In Zuckerman's experience, meaningful information can be derived from sites by asking "What's the largest number of subjects you could enroll or under what circumstances could you enroll 30 subjects rather than two?—in lieu of stock questions about total potential volume."
"To a large extent, it comes down to the way pharmaceutical and biotechnology companies design their studies," says Zuckerman. "There's no incentive for collaboration between clinical operations and therapeutic departments to ensure that a protocol is doable as well as scientifically sound."
Investigative sites, for their part, could begin by adhering to a tougher business development mindset and seeking out companies with trials for which their patient population is appropriate and their enrollment projections are more accurate. Unfortunately, few sites are either comfortable or can sustain being "conservative" to the point where they lose too many new projects.
A growing number of sponsor companies are turning to site selection databases. These tools may provide objective information to help identify sites that have a higher likelihood of operating among a particular concentration of patients and a solid track record of performing certain studies. Companies are also using more sophisticated metrics to better predict and forecast site performance. Databases and predictive metrics provide useful input into the site selection process, but they do not replace the critical need for sponsors and CROs to nurture more effective communication and collaboration with potential and engaged sites.
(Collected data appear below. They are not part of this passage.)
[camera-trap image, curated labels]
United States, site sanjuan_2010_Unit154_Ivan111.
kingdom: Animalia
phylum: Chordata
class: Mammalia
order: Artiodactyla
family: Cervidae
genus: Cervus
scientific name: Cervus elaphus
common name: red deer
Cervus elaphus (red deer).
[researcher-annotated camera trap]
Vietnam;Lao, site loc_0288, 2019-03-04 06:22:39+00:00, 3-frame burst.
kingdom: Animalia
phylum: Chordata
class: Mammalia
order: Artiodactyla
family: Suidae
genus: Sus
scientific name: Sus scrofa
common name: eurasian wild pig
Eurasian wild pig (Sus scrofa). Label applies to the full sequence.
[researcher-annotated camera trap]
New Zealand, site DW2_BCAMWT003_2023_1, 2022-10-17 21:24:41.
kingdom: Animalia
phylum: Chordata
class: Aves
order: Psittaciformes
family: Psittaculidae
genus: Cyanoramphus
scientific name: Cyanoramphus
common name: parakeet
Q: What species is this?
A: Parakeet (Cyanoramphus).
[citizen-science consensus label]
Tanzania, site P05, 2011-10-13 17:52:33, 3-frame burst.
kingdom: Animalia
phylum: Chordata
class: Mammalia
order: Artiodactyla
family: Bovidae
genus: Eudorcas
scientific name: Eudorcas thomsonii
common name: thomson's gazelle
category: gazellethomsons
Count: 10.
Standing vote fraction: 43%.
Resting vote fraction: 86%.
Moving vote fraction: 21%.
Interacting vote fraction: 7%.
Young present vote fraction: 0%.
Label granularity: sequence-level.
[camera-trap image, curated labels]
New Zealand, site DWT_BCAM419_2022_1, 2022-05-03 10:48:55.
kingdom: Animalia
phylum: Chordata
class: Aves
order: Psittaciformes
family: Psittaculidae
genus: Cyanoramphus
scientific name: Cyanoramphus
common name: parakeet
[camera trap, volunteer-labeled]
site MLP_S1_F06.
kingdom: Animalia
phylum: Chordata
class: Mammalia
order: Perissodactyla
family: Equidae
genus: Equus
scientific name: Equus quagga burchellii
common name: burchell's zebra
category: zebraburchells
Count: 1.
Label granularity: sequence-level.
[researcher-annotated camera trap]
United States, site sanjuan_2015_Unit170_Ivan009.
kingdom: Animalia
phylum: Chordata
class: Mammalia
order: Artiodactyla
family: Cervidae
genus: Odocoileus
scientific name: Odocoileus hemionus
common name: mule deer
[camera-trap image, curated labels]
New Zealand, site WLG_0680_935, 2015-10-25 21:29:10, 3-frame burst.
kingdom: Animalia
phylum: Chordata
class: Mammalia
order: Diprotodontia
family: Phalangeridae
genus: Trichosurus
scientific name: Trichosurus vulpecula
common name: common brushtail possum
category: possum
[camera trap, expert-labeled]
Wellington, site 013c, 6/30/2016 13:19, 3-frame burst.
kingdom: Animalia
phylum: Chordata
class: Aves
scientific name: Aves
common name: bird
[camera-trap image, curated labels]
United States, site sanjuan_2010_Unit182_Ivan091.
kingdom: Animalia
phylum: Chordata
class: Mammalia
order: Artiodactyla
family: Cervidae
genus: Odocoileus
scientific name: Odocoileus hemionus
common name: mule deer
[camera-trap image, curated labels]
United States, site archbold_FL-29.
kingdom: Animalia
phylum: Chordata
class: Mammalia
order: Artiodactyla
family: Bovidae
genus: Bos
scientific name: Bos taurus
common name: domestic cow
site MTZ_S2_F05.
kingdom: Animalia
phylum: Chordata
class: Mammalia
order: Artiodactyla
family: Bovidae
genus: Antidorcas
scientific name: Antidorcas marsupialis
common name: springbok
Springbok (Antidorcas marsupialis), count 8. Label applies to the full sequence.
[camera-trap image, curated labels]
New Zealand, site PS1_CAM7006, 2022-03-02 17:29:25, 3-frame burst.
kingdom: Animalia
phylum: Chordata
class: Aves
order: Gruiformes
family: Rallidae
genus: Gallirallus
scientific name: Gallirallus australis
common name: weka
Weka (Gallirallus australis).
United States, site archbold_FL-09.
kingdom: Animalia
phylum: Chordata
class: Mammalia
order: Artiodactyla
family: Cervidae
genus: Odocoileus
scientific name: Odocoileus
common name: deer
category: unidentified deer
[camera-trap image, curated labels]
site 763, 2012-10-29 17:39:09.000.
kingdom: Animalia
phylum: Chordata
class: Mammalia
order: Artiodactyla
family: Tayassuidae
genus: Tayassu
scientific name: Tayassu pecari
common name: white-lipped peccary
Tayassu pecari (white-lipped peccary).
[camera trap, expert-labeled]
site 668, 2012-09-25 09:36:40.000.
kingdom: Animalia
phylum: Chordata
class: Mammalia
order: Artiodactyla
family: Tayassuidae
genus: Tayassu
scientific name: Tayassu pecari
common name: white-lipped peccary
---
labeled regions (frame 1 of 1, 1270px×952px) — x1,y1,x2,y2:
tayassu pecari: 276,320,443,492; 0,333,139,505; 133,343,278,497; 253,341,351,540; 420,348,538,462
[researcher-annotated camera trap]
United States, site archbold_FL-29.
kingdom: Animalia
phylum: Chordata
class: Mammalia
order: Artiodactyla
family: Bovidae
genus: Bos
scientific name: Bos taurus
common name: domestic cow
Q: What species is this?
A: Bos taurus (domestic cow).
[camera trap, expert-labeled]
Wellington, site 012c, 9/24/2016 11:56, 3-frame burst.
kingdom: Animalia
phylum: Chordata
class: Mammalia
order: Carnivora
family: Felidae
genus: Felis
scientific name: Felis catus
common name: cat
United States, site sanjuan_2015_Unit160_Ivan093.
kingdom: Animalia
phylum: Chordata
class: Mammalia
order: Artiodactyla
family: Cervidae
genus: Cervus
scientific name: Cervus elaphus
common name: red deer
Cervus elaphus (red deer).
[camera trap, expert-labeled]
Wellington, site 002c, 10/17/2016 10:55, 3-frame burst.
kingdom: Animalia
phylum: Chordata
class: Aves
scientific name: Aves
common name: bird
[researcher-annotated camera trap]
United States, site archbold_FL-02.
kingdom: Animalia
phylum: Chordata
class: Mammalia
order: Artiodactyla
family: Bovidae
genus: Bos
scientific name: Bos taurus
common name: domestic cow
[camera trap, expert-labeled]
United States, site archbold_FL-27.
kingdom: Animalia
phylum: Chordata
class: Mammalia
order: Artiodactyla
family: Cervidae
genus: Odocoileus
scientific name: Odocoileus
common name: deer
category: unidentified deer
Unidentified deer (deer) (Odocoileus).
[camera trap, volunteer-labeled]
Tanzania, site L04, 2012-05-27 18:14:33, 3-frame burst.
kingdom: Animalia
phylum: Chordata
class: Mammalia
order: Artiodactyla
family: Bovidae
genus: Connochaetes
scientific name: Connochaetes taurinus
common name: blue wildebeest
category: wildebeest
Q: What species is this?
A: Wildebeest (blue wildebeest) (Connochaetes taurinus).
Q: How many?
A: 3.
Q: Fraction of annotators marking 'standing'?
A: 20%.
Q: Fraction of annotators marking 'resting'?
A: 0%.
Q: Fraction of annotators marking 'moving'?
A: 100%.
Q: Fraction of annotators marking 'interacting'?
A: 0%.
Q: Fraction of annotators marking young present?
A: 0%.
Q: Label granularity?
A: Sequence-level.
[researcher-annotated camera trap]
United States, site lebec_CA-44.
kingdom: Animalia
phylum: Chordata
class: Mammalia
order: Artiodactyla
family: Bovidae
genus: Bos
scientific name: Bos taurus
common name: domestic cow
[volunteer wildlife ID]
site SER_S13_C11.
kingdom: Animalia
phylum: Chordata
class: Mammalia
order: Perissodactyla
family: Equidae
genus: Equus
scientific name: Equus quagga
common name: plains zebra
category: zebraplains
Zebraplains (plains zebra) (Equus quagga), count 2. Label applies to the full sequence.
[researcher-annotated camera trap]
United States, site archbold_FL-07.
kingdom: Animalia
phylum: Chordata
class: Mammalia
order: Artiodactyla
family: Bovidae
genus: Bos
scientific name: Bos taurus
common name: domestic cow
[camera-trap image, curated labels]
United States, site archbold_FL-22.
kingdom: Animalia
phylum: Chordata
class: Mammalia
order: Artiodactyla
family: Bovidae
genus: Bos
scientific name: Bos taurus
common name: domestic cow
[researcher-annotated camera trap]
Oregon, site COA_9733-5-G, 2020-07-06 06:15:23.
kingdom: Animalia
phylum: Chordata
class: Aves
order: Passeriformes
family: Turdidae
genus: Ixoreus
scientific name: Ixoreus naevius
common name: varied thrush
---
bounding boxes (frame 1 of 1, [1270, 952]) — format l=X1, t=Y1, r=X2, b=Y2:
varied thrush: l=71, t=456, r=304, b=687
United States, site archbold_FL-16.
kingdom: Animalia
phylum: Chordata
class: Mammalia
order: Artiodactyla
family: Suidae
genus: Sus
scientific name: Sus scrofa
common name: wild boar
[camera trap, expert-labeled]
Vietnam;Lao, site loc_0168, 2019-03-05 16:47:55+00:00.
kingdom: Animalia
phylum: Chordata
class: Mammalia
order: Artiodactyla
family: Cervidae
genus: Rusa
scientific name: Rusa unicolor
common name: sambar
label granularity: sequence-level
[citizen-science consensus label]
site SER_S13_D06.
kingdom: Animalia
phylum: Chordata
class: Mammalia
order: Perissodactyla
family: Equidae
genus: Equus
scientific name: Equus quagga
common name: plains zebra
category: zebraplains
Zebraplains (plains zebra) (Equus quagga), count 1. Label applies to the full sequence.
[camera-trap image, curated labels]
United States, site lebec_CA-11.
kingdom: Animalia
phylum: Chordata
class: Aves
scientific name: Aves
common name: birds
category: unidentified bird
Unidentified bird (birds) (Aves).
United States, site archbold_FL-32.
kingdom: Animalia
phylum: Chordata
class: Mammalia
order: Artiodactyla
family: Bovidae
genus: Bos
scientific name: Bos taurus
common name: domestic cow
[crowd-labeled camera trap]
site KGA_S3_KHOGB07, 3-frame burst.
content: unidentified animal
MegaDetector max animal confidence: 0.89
Stronger site relationships offer invaluable insight for the sponsor and CRO into real performance issues and the support required to succeed. Stronger collaborations also convey value in the partnership.
There is no question that accurate site feasibility would be invaluable in improving site selection and ultimately in accelerating study conduct performance, quality, and cost. High interest among sponsors and CROs to improve their investigative site relationships holds promise for addressing a wide range of study conduct inefficiencies. Among them: today's flawed feasibility assessment process.